Excerpt to read:

╔══

# Building a Home Server



## arges86 (Feb 16, 2016)

I have been looking into building a home server for sometime, and have a question on some parts...
Its uses will be running some form of linux (haven't decided yet between Ubtuntu server and Linux Mint and uninstall Cinnamon) as an experimental LAMP stack. It'll also run Samba to share files to a couple of Windows PCs, Plex, and a FTP server,

So, I was picking out parts and came up with this list. At about $600 its all I really play with at this time. While doing some research, i ran across Intel's Avoton SOCs which seemed much closer to my needs.

Would using something like ASRock's C2550D4I (with an Avoton C2550) instead of a full blown Xeon be more inline with the needs of a home user? That option will shave off $75 from the system price

Any thoughts on this would be appreciated.


----------



## newtekie1 (Feb 16, 2016)

I don't really see any reason why you couldn't do what you need with an i5 and a desktop motherboard.  Or heck, an i3.


----------



## alucasa (Feb 16, 2016)

How about an inexpensive NUC with a Celeron of some sort?

Or get an i3 version that comes with M.2 and a HDD slot. Add 2 tb 2.5inch HDD and load OS onto a 60gb M.2.


----------



## silentbogo (Feb 16, 2016)

That's quite a list and helluva budget for a home server project...
If you simply want to play around with linux, familiarize yourself with LAMP etc, then I'd go with this instead:
http://www.newegg.com/Product/Product.aspx?Item=N82E16813157497

...or one of the newer octa-core Intel atom C2750s.

It's not like you need to overcompensate for something 

EDIT: I've been using an ARM embedded miniPC for almost 2 years for pretty much the same purpose. It has less than 10% of the performance of that board I mentioned, but was still enough for web server, FTP and UDP proxy for IPTV.


----------



## Sasqui (Feb 16, 2016)

Have you considered a robust NAS like the Qnap TS-251 or 451 ?


----------



## arges86 (Feb 17, 2016)

I assumed it was a bit overkill, But I wanted something that wouldn't stutter with a few Plex streams going. And would last me a few years (my old server is still rocking Windows Server 2003, but it starting to show its age).

'silentbogo', According to Plex to transcode a 1080P stream they recommend a CPU with a PassMark score of at least 2000, and the Celeron J1900 gets a score of only 1876, so I was worried that something like that wouldn't be able to keep up with demande
I think I'm leaning towards something like the  Intel atom C2750s... I've had an Atom based device in the past and they were so very slow.  I guess things have changed.  Have you ever used one for a server?

'newtekie1' & 'alucasa', I was leaning towards an i3, as it does simplify some things. Something like the Core i3-4130 gets a PassMark score high enough that I shouldn't have any issues trans coding a stream or two. But, I wasn't sure if it would like being on 24/7. Any idea?

As for a NAS 'Sasqui', I need something that I can run a real operating system on and tweak/learn on.


----------



## Solaris17 (Feb 17, 2016)

i personally use a supermicro board with a xeon, however if your budget is strictly $600 may I suggest the gigabyte server SOCs they support IPMI and other server features you should familiarize yourself with if you would like to get into the field.

╚══

Extracted data:
╔══

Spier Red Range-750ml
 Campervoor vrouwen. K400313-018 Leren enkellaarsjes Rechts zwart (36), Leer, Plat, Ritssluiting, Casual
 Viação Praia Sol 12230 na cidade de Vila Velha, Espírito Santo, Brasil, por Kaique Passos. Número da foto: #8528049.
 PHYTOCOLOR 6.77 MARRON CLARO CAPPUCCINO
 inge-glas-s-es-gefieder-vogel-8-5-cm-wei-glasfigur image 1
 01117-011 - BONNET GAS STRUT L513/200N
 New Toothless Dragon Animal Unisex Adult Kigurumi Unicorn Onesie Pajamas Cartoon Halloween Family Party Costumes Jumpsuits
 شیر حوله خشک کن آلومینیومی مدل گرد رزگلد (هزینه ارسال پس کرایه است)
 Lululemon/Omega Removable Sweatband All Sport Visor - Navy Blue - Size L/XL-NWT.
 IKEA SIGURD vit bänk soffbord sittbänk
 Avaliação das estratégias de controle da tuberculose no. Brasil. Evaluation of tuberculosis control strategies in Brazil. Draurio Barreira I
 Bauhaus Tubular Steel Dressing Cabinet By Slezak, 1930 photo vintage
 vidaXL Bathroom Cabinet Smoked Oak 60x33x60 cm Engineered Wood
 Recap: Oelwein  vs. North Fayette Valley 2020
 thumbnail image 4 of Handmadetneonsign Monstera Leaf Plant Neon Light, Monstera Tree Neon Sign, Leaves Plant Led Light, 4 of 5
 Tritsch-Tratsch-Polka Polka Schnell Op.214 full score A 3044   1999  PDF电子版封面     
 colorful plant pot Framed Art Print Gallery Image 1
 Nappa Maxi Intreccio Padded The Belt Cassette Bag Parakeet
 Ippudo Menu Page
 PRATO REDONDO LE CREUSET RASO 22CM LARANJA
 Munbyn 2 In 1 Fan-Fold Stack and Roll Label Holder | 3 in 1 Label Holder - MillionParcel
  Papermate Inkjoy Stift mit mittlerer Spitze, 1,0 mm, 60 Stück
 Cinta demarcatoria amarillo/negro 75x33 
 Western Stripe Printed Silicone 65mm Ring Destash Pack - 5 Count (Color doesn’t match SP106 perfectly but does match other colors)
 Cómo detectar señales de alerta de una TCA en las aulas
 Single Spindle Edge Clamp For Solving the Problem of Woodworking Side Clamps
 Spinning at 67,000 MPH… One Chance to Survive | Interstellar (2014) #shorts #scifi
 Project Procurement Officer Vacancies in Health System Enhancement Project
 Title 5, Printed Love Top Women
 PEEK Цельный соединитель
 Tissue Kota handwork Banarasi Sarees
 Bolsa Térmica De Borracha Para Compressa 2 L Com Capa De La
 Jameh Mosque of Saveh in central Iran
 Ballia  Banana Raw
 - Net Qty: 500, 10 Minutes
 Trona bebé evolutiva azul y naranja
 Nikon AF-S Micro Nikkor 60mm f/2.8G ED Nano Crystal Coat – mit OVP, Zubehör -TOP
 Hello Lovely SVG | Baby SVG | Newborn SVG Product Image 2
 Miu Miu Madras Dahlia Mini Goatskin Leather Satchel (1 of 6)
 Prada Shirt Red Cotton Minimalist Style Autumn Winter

╚══

List of tasks:
(1) Answer these questions from the home server thread:
(a) How much would using the ASRock C2550D4I shave off the system price?
(b) What PassMark score does the Celeron J1900 get?
(c) What device has silentbogo been using for almost 2 years?
(2) Extract the passage from the home server thread starting at "## newtekie1 (Feb" and ending at "of some sort?", copying it word for word.

Outputs for the tasks:
(1)
(a) $75
(b) 1876
(c) An ARM embedded miniPC

(2)
## newtekie1 (Feb 16, 2016)

I don't really see any reason why you couldn't do what you need with an i5 and a desktop motherboard.  Or heck, an i3.


----------



## alucasa (Feb 16, 2016)

How about an inexpensive NUC with a Celeron of some sort?